Jilted fired employee abuses remote repo system

Standard

A dealer is selling autos equipped with a system called Webtech Plus that can let them disable cars or trigger their alarms from the comfort of their showroom when the owners miss payments. What could go wrong?

Some customers complained of the horns going off in the middle of the night. The only option they had was to remove the battery.”

The dealership used a system called Webtech Plus as an alternative to repossessing vehicles that haven’t been paid for. Operated by Cleveland-based Pay Technologies, the system lets car dealers install a small black box under vehicle dashboards that responds to commands issued through a central website, and relayed over a wireless pager network. The dealer can disable a car’s ignition system, or trigger the horn to begin honking, as a reminder that a payment is due. The system will not stop a running vehicle.

Texas Auto Center began fielding complaints from baffled customers the last week in February, many of whom wound up missing work, calling tow trucks or disconnecting their batteries to stop the honking. The troubles stopped five days later, when Texas Auto Center reset the Webtech Plus passwords for all its employee accounts, says [Texas Auto Center Manager Martin] Garcia. Then police obtained access logs from Pay Technologies, and traced the saboteur’s IP address to Ramos-Lopez’s AT&T internet service, according to a police affidavit filed in the case.

Ramos-Lopez’s account had been closed when he was terminated from Texas Auto Center in a workforce reduction last month, but he allegedly got in through another employee’s account, Garcia says. At first, the intruder targeted vehicles by searching on the names of specific customers. Then he discovered he could pull up a database of all 1,100 Auto Center customers whose cars were equipped with the device. He started going down the list in alphabetical order, vandalizing the records, disabling the cars and setting off the horns.

“Omar was pretty good with computers,” says Garcia.

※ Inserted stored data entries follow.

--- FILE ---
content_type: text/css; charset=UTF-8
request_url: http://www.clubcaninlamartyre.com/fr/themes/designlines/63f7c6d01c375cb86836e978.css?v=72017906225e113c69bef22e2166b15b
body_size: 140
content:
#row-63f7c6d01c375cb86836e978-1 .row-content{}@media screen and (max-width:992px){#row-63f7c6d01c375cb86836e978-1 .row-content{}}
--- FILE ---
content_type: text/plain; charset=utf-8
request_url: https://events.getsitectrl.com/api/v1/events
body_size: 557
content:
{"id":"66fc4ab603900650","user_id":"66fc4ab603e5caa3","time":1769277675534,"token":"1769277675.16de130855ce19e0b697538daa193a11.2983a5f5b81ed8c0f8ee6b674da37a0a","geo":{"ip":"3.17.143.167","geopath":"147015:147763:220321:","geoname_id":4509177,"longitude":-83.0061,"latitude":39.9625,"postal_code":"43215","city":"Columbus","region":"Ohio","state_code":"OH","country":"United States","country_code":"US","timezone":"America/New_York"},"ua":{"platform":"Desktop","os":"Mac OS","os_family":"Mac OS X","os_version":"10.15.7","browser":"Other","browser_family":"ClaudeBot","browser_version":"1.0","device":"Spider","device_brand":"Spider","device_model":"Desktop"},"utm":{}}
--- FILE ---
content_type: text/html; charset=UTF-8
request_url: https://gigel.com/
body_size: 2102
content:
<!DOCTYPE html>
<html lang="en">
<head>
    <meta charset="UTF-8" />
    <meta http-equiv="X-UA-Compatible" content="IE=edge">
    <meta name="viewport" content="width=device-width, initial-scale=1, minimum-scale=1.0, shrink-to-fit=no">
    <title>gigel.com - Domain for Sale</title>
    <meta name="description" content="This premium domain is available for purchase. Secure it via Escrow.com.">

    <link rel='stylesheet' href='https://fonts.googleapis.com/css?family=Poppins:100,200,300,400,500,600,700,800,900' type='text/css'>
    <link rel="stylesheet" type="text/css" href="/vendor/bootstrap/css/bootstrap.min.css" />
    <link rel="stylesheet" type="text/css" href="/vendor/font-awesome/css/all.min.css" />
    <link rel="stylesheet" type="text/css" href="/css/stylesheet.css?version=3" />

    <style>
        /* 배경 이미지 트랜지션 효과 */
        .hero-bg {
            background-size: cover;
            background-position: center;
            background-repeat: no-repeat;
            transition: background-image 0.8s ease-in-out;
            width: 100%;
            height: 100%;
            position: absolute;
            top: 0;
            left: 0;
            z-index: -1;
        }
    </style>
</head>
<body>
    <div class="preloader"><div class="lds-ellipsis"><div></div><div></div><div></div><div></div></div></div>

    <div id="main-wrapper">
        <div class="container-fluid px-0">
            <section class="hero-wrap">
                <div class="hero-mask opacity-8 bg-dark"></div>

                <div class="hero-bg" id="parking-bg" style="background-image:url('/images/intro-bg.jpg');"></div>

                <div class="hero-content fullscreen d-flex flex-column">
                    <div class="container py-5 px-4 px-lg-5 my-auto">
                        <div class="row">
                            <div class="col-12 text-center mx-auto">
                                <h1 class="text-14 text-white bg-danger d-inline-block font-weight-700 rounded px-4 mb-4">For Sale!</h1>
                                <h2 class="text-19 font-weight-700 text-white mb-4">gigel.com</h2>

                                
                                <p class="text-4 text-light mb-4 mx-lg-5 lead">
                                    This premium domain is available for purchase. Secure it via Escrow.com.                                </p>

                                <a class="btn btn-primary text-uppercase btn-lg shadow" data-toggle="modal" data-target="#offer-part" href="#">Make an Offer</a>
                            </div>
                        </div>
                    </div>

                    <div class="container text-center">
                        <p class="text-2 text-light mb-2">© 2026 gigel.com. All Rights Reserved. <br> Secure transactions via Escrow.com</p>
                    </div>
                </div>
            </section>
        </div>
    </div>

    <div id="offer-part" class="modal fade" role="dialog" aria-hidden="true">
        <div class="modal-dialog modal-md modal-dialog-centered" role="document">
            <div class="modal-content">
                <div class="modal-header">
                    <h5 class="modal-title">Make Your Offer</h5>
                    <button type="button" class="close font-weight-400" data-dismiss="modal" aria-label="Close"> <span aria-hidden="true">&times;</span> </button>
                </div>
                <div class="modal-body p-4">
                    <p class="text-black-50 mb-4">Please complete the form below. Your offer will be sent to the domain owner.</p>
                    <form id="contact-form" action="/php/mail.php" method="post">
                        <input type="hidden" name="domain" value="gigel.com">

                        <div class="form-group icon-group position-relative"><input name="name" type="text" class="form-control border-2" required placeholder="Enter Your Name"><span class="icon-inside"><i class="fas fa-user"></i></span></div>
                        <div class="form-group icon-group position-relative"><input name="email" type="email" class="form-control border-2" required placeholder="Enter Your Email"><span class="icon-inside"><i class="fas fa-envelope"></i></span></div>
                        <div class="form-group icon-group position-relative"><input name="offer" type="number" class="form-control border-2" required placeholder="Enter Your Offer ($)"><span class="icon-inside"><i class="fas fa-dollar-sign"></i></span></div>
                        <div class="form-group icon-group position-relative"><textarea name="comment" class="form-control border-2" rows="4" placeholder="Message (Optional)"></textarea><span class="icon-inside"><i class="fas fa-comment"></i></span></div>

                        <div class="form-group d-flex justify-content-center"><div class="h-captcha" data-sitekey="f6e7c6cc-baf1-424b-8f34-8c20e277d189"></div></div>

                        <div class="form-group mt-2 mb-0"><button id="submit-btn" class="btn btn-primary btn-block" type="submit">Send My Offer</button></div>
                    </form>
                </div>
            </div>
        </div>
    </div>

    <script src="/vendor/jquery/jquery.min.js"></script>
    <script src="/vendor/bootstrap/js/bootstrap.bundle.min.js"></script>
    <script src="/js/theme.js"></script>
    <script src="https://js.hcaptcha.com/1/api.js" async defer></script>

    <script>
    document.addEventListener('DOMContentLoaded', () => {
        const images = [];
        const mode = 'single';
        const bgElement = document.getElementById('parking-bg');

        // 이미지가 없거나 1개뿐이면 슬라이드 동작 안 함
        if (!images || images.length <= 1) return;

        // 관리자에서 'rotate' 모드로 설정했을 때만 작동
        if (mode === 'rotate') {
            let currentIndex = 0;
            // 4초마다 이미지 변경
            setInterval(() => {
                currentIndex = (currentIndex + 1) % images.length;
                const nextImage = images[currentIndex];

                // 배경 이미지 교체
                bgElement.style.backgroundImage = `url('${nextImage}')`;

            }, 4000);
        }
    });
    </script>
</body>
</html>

The incident is the first time an intruder has abused the no-start system, according to Jim Krueger, co-owner of Pay Technologies. “It was a fairly straightforward situation,” says Krueger. “He had retained a password, and what happened was he went in and created a little bit of havoc.”

Krueger disputes that the horns were honking in the middle of the night; he says the horn honking can only be activated between 9 a.m. and 9 p.m.

via Hacker Disables More Than 100 Cars Remotely | Threat Level | Wired.com.

No Mr. Garcia, Omar wasn’t good with computers, Texas Auto Center is bad with computers. This car dealer didn’t manage and/or monitor its user access. The former employee accessed the system from the comfort of his own home. Also troublesome, is that any employee that had access to this remote repo system was able to deactivate customer autos or turn their cars into personal harassment machines. There were no checks and balances built in to this terribly intrusive system.